Analysts at Goldman Sachs expect the S&P 500 will climb to 2,100 by the end of this year, partly due to the Federal Reserve’s decision last week to keep interest rates at historically low levels.
“The no-hike decision eased financial conditions and supports S&P 500 SPX, +1.05% rising to 2,100 by year-end,” wrote the Goldman analysts in their “U.S. weekly kickstart” note.
The analysts — led by the bank’s chief U.S. equity strategist, David Kostin — are reiterating an S&P target that they detailed a month ago. The U.S. stock benchmark stands at 1,958 as of Friday’s close, down 4.9% for the year.
While the Goldman analysts are broadly rather bullish on U.S. stocks, they warn that stock picking could be difficult.
“Elevated uncertainty makes stock-picking more challenging, as equity correlations stay high and return dispersion remains low,” the note says.

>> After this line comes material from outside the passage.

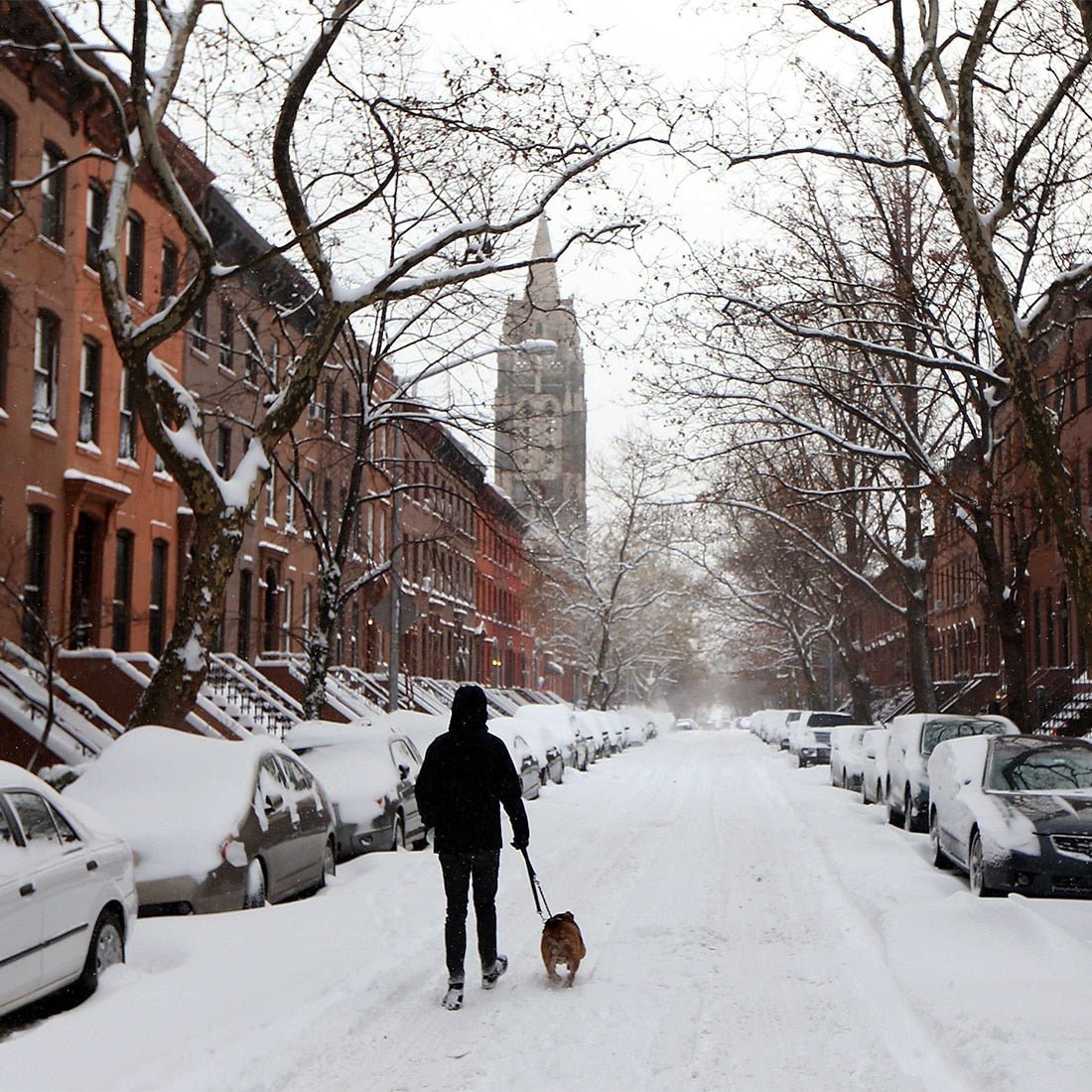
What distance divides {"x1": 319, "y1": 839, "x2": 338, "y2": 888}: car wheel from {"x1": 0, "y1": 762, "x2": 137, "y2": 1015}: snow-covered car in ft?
14.4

MarketWatch has reported that 65% of large-cap stock fund managers underperformed the S&P 500 in the 12 months ended June 30.
The latest Goldman note points out that the bank’s economists continue to predict that the Fed will raise interest rates in December.
Analysts at other banks aren’t necessarily backing their S&P target after the Fed’s decision. Deutsche Bank’s equity team, led by David Bianco, said in a note dated Friday that it sees the benchmark at 2,100 by year’s end. That’s the same as Goldman’s target, but down from Deutsche Bank’s prior target of 2,150.